** Records **
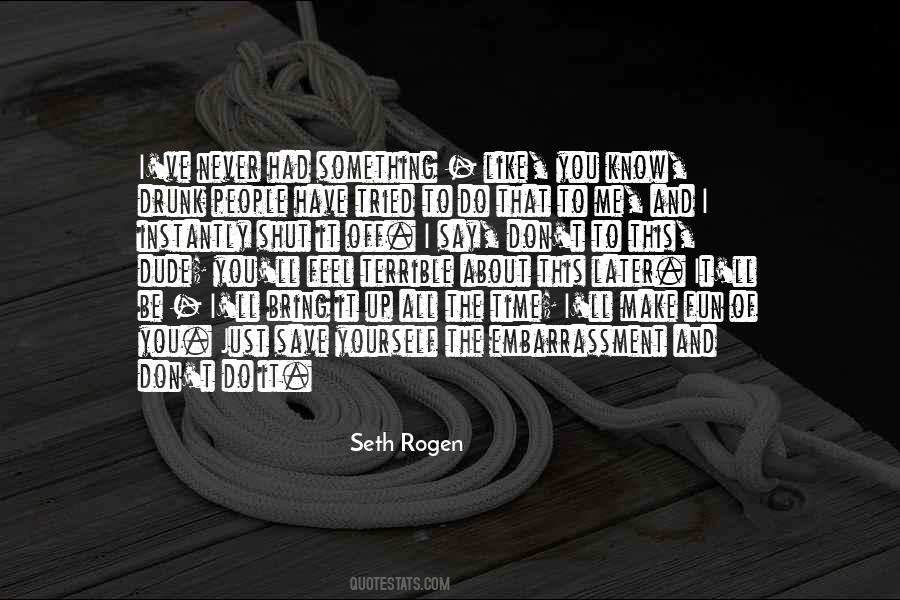 Make Something Of Yourself Quotes #341863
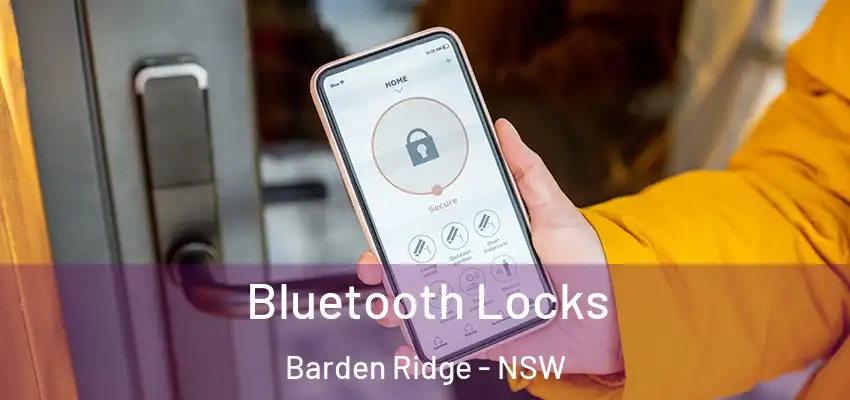 Bluetooth Locks Barden Ridge - NSW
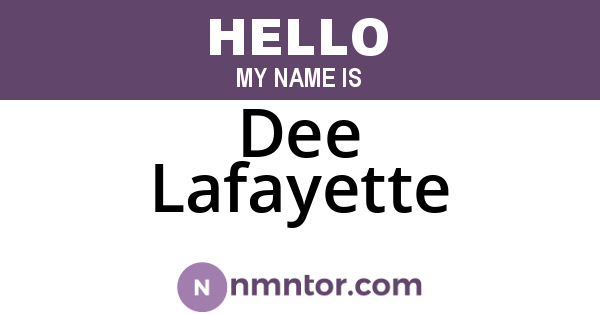 Dee Lafayette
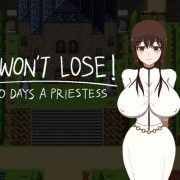 I won’t lose! 30 days a priestess (Eng)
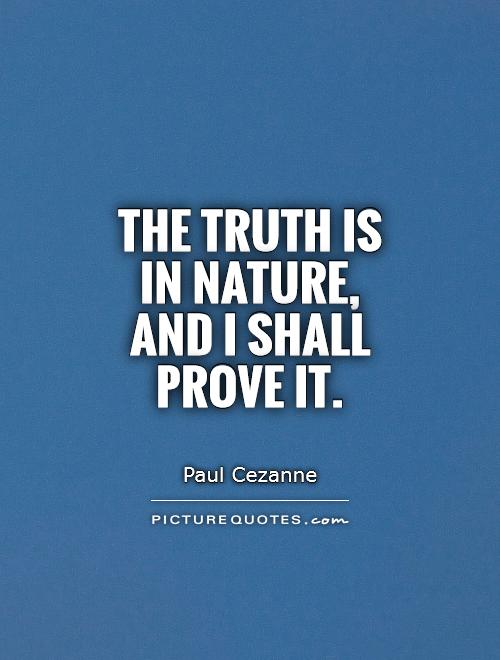 The truth is in nature, and I shall prove it Picture Quote #1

** What is required **
From the first line to the last, set down the records exactly, leaving out images.

** Result **
 Make Something Of Yourself Quotes #341863
 Bluetooth Locks Barden Ridge - NSW
 Dee Lafayette
 I won’t lose! 30 days a priestess (Eng)
 The truth is in nature, and I shall prove it Picture Quote #1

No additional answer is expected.